Use of human derived cell lines to increase the biological relevance of cigarette condensate, non-tobacco materials and e-liquids testing
The in vitro testing strategy of tobacco products is mainly based on the testing of extracts from cigarette smoke condensates. An accepted industry wide assay battery has been developed over recent years which delivers reliable results for the toxicological assessment of tobacco products. The testing battery comprises the neutral red uptake (NRU) assay, the in vitro Micronucleus (IVM), and the Ames test. This combination of tests evaluates relevant biological endpoints and is also used for the toxicological evaluation of non-tobacco materials (NTM) such as ingredients and, more recently, e-liquids.
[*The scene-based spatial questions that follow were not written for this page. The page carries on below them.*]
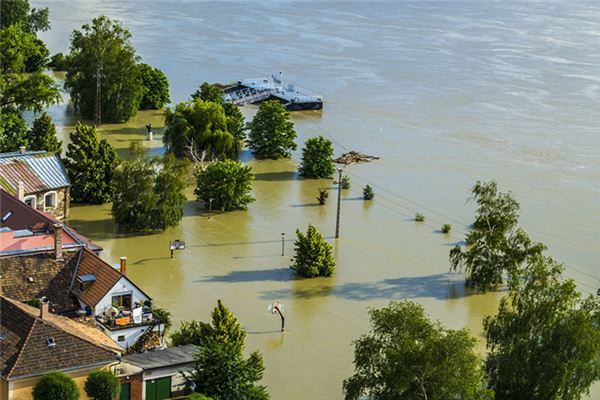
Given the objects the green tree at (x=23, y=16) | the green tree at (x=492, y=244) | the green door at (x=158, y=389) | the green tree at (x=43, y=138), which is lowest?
the green door at (x=158, y=389)

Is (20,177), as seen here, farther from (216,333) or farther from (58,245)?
(216,333)

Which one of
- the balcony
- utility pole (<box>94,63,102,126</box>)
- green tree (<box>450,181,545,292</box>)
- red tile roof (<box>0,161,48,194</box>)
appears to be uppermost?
utility pole (<box>94,63,102,126</box>)

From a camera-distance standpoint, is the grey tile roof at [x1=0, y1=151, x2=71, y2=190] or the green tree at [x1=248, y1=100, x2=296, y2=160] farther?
the green tree at [x1=248, y1=100, x2=296, y2=160]

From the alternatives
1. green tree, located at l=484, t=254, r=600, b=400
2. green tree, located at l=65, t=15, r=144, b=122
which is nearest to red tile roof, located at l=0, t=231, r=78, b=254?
green tree, located at l=484, t=254, r=600, b=400

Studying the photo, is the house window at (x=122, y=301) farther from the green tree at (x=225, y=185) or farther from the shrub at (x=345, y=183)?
the shrub at (x=345, y=183)

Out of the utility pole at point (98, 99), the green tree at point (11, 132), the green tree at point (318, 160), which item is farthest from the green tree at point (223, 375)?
the utility pole at point (98, 99)

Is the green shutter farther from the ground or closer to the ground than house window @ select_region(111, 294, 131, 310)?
closer to the ground

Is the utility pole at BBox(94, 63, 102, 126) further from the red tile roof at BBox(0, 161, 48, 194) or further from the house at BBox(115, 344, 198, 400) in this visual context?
the house at BBox(115, 344, 198, 400)
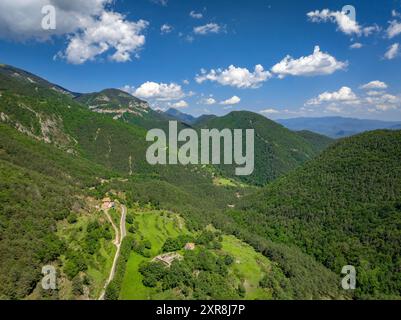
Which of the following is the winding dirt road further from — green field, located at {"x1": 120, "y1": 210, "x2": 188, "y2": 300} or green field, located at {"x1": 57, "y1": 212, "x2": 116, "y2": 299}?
green field, located at {"x1": 120, "y1": 210, "x2": 188, "y2": 300}

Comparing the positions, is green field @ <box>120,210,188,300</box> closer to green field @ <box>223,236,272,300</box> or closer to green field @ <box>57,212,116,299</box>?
green field @ <box>57,212,116,299</box>

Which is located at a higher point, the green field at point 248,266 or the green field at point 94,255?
the green field at point 94,255

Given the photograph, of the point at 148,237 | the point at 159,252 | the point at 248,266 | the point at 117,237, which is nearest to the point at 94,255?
the point at 117,237

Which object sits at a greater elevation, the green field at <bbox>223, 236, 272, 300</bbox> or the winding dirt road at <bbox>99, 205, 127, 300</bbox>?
the winding dirt road at <bbox>99, 205, 127, 300</bbox>

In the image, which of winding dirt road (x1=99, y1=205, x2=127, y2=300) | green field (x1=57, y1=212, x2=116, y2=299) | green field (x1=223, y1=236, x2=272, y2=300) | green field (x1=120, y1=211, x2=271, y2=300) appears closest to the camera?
green field (x1=57, y1=212, x2=116, y2=299)

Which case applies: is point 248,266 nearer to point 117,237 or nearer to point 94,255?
point 117,237

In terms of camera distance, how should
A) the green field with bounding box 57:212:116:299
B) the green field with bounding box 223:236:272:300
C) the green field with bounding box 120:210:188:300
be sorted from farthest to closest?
the green field with bounding box 223:236:272:300
the green field with bounding box 120:210:188:300
the green field with bounding box 57:212:116:299

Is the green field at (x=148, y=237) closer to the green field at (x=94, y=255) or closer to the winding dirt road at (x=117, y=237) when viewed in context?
the winding dirt road at (x=117, y=237)

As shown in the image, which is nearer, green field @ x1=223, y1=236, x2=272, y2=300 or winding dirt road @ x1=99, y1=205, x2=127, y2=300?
winding dirt road @ x1=99, y1=205, x2=127, y2=300

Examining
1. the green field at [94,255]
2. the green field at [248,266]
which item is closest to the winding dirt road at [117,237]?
the green field at [94,255]

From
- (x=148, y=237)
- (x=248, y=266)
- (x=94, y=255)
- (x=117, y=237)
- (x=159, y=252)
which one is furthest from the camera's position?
(x=148, y=237)

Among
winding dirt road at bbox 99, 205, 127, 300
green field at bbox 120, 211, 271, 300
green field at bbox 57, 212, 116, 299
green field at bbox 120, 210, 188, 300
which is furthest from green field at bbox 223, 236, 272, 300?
green field at bbox 57, 212, 116, 299
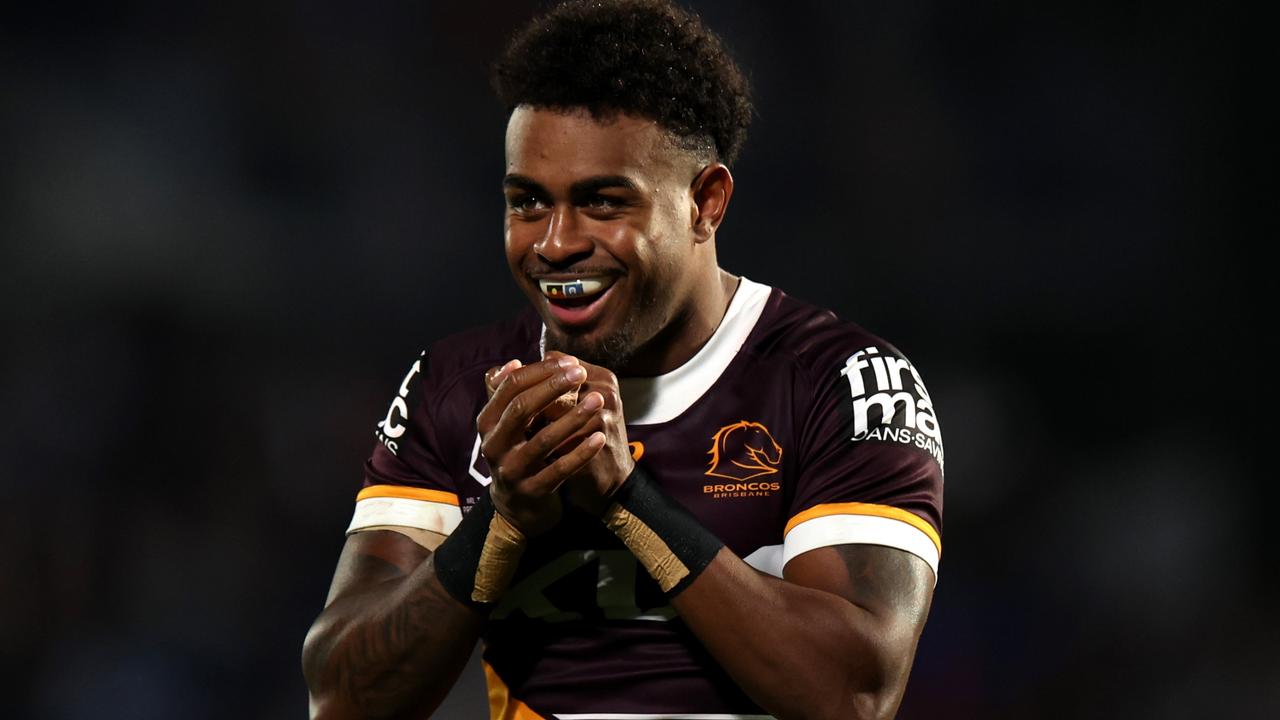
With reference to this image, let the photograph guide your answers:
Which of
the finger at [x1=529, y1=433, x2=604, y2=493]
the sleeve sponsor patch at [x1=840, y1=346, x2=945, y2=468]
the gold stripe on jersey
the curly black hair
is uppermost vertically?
the curly black hair

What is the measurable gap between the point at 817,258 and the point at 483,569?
79.1 inches

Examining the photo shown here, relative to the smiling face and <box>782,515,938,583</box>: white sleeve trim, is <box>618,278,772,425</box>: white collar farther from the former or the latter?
<box>782,515,938,583</box>: white sleeve trim

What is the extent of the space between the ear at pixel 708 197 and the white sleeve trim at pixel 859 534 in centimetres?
45

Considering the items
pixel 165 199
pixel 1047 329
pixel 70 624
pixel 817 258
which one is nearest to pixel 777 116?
pixel 817 258

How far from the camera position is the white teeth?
1677 mm

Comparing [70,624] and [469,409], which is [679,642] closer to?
[469,409]

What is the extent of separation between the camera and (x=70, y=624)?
3.26 meters

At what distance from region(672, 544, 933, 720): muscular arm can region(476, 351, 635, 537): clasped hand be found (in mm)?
187

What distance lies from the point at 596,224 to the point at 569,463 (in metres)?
0.37

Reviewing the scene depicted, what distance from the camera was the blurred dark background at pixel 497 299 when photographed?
3.24 metres

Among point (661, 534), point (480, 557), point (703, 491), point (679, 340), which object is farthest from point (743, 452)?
point (480, 557)

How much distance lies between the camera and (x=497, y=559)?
1.58 metres

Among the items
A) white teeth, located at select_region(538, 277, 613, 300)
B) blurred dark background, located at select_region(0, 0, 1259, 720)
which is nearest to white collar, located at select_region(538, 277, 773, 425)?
white teeth, located at select_region(538, 277, 613, 300)

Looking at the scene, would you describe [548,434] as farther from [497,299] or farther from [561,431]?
[497,299]
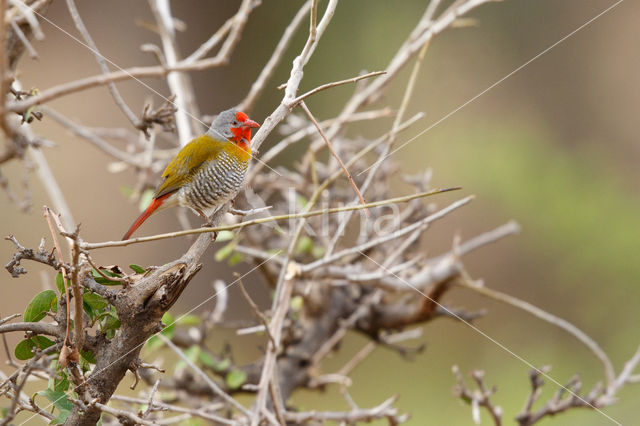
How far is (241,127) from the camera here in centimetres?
74

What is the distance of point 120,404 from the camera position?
1047 millimetres

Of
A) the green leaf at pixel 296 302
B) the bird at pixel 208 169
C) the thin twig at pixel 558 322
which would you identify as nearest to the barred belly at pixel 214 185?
the bird at pixel 208 169

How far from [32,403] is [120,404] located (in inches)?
24.4

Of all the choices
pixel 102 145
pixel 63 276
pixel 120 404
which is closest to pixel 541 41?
pixel 102 145

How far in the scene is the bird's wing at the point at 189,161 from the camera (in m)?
0.77

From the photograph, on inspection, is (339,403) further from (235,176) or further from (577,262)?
(235,176)

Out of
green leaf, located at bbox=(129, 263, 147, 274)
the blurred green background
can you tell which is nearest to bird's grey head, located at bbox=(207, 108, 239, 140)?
green leaf, located at bbox=(129, 263, 147, 274)

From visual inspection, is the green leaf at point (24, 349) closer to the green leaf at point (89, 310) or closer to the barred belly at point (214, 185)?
the green leaf at point (89, 310)

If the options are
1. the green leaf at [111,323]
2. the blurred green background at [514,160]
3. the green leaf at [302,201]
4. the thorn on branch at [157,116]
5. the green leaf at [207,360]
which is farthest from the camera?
the blurred green background at [514,160]

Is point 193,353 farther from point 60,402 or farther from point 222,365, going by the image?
point 60,402

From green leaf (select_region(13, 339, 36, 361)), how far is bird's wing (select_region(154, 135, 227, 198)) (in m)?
0.28

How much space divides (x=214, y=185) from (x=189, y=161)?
0.07 m

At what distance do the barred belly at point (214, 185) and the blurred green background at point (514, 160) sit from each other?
1.09 m

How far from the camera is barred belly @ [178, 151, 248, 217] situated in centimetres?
69
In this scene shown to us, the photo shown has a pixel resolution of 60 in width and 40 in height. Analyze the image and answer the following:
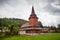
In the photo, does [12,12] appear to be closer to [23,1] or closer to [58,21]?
[23,1]

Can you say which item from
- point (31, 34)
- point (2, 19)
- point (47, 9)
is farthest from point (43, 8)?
point (2, 19)

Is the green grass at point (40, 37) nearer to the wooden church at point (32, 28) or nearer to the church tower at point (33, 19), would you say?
the wooden church at point (32, 28)

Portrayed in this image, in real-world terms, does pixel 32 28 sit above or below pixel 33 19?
below

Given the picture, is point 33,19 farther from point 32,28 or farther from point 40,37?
point 40,37

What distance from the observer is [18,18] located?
263 centimetres

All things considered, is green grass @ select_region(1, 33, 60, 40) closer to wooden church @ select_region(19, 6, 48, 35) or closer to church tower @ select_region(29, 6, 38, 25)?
wooden church @ select_region(19, 6, 48, 35)

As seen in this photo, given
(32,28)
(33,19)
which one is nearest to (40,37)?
(32,28)

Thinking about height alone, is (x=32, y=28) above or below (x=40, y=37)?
above

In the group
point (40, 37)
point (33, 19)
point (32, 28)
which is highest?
point (33, 19)

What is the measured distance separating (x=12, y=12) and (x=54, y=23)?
82 centimetres

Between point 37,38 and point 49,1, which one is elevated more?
point 49,1

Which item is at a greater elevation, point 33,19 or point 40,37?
point 33,19

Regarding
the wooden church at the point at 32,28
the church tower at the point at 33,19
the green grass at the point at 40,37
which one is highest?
the church tower at the point at 33,19

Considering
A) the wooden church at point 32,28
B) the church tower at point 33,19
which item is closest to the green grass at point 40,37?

All methods are based on the corresponding OECD guidelines which leave some choices regarding the specific bacteria strains used in Ames test and cell lines utilized in NRU and IVM assays. To increase relevance for toxicity assessment, human cell lines were established whenever possible to measure cytotoxicity and genotoxicity of smoke extracts, non-tobacco materials and e-liquids. Human liver (HepG2) and bronchial cells (BEAS-2B) were used in the NRU assay where both demonstrated high sensitivity against cigarette condensate and delivered good results for e-liquids. The IVM assay was performed with the human lymphoblastoid cell line TK6 as extension to the V79 rodent cells. According to literature false positive effects are significantly reduced when using TK6 in comparison to widely used rodent cell lines. The assay battery was completed by mutagenicity testing using the Ames test. Here, representative results using different human cell lines with cigarette smoke condensate and e-liquids in the NRU and IVM tests are shown. Results of cigarette smoke condensate induced bacterial mutagenicity are shown for the two Salmonella typhimurium strains TA 98 and TA 100.
In summary this poster shows representative results that demonstrate the general applicability of IB’s biological in vitro testing for the assessment of next generation products (NGPs).